* Exercise description: Continue the news report below on Nicole Kidman's stage performance as Rosalind Franklin in "Photograph 51," beginning after its final sentence.

* Given text:

Image: Photograph 51 cast member Nicole Kidman poses for a photograph at the Noel Coward Theatre in London, Britain September 7, 2015. REUTERS/Suzanne Plunkett
By Ben Hirschler
LONDON (Reuters) – Nicole Kidman, whose last appearance on stage in London was described by one reviewer as “pure theatrical Viagra”, has captivated audiences again with her performance as the sidelined scientist who helped unlock the secret of DNA.
The Oscar-winning actor’s portrait of Rosalind Franklin, who battles sexism in male-dominated 1950s Britain in Anna Ziegler’s play “Photograph 51”, opened to glowing reviews on Monday.
Kidman’s return to the London stage had been eagerly awaited following her debut here 17 years ago in David Hare’s “The Blue Room”, a play about a chain of sexual encounters.
This time she is a very different character: the super-smart but prickly Rosalind Franklin, a chemist whose work in X-ray crystallography was crucial to understanding the molecular structure of deoxyribonucleic acid (DNA).
Her role in the landmark discovery of its double-helix structure never received the same recognition as Francis Crick, James Watson and Maurice Wilkins.
Franklin, whose X-ray image known as photograph 51 was pivotal to the breakthrough, died of ovarian cancer in 1958 at the age of 37. Ziegler’s play helps move her from the margins of science history to centre stage.

* Dataset content:
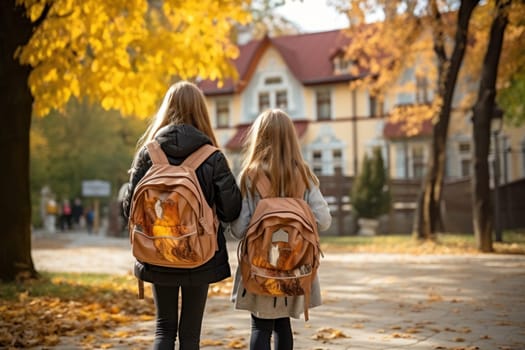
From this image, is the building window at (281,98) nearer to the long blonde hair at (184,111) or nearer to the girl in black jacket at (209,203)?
the long blonde hair at (184,111)

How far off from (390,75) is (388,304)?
51.0ft

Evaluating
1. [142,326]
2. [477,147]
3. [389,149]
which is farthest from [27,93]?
[389,149]

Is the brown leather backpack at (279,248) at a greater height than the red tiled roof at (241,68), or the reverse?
the red tiled roof at (241,68)

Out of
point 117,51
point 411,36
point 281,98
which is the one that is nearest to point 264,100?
point 281,98

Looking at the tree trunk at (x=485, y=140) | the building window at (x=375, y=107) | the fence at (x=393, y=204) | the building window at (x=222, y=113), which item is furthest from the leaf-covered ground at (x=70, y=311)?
the building window at (x=222, y=113)

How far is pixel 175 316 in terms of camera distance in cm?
440

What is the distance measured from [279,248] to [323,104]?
122ft

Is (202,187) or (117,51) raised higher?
(117,51)

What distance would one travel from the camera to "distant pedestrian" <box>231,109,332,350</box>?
442 centimetres

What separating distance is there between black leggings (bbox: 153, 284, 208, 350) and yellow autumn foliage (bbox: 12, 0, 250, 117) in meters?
6.02

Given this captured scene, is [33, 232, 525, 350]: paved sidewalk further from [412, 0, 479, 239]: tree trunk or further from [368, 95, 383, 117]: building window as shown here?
[368, 95, 383, 117]: building window

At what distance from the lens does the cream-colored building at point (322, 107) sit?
37.9 metres

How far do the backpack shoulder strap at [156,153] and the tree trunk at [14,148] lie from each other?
20.7 ft

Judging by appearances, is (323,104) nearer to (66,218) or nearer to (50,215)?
(66,218)
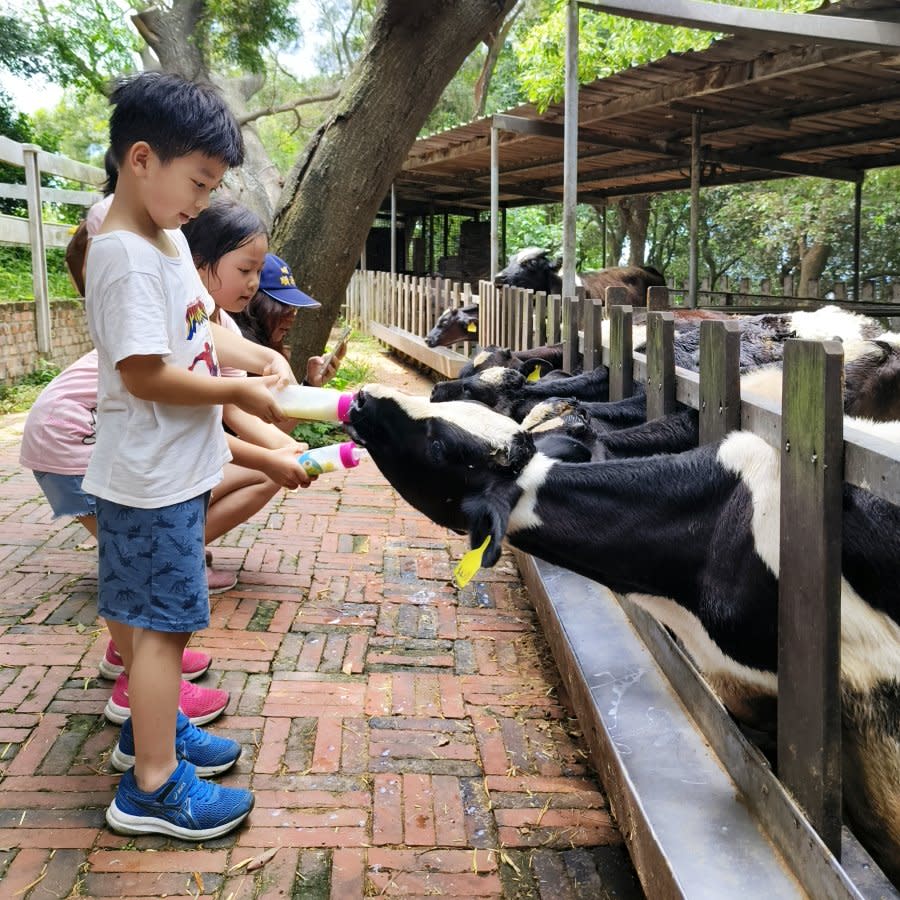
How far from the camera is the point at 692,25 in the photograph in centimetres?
571

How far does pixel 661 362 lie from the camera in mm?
3316

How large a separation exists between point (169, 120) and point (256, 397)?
694 millimetres

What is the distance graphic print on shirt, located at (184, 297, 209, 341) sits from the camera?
8.20 ft

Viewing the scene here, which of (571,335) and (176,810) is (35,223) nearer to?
(571,335)

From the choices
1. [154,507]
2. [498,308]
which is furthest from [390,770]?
[498,308]

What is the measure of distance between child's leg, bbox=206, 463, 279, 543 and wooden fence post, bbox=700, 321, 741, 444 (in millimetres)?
2024

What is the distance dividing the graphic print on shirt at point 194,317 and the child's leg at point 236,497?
1.55 meters

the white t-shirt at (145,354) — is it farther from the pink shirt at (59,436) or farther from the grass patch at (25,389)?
the grass patch at (25,389)

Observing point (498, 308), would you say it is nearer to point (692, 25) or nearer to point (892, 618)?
point (692, 25)

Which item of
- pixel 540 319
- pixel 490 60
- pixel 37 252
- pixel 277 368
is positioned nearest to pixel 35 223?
pixel 37 252

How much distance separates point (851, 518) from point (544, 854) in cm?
116

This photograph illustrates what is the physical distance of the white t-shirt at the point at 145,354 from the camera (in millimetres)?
2293

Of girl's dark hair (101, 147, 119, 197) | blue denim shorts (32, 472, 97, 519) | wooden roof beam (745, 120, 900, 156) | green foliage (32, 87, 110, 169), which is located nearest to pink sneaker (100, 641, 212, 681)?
blue denim shorts (32, 472, 97, 519)

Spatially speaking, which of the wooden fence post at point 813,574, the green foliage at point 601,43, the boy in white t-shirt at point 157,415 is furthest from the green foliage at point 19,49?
the wooden fence post at point 813,574
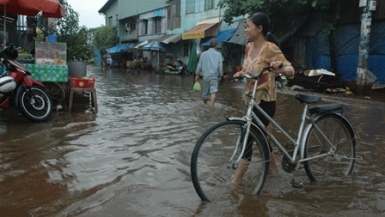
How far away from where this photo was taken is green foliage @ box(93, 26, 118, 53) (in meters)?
48.9

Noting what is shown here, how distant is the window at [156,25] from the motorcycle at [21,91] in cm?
2988

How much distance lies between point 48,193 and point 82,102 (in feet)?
19.0

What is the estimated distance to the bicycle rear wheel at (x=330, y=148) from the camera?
378 centimetres

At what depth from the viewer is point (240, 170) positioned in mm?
3551

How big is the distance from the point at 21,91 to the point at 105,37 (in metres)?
45.0

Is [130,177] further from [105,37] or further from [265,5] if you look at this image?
[105,37]

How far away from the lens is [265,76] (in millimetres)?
3637

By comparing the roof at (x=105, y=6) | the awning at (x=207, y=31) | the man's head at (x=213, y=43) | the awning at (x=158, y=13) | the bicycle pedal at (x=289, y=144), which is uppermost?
the roof at (x=105, y=6)

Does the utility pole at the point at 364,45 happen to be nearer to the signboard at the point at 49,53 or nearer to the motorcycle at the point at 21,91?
the signboard at the point at 49,53

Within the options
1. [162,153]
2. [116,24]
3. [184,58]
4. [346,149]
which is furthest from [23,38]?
[116,24]

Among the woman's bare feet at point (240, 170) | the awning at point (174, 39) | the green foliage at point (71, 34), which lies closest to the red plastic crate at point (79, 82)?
the green foliage at point (71, 34)

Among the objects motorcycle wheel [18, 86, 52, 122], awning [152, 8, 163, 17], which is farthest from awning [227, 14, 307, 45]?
awning [152, 8, 163, 17]

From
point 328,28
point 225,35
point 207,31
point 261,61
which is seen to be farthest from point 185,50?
point 261,61

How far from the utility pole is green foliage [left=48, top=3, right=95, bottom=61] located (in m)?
10.0
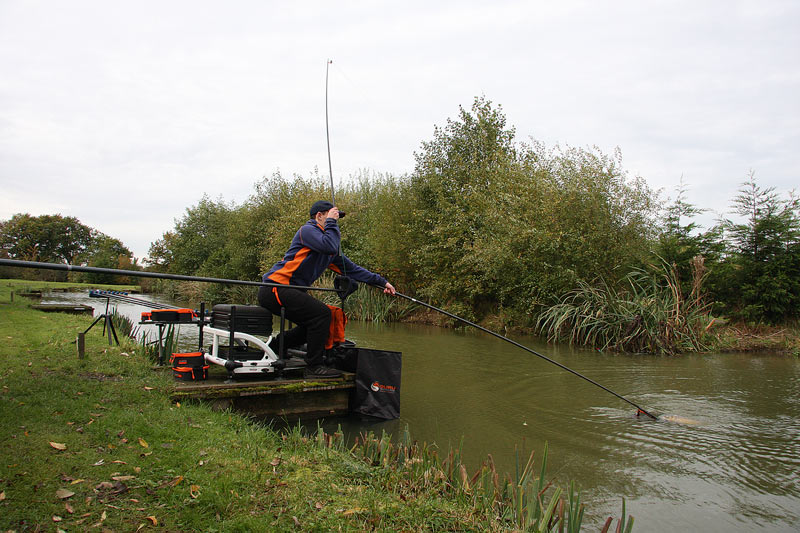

* Response to this task:
But it also confronts her demons, including an unwillingness to collaborate and a reluctance to entertain scientific theories, which meant she missed the significance of her own work. Her photograph provided the vital clue, but the theoreticians Crick and Watson had the imagination to solve the puzzle by building a hypothetical model of DNA.
Franklin comes across as a satisfyingly complex character, simultaneously a cold and unyielding colleague but also someone with real passion for her work who toils into the night in a basement laboratory at a bombed-out King’s College London.
Kidman, 48, said she was apprehensive about returning to the stage, but the play resonated for her personally. Her father, Antony Kidman, was a biochemist who died almost exactly a year ago.
“That’s very much a part of my desire to pay tribute to scientists of the world with this play,” she said. “My memory as a child is science labs.”
The play has been staged before in the United States, including in an off Broadway production in New York in 2010, but it is now being thrust into the limelight in the production directed by Michael Grandage, former artistic director of London’s acclaimed Donmar Warehouse.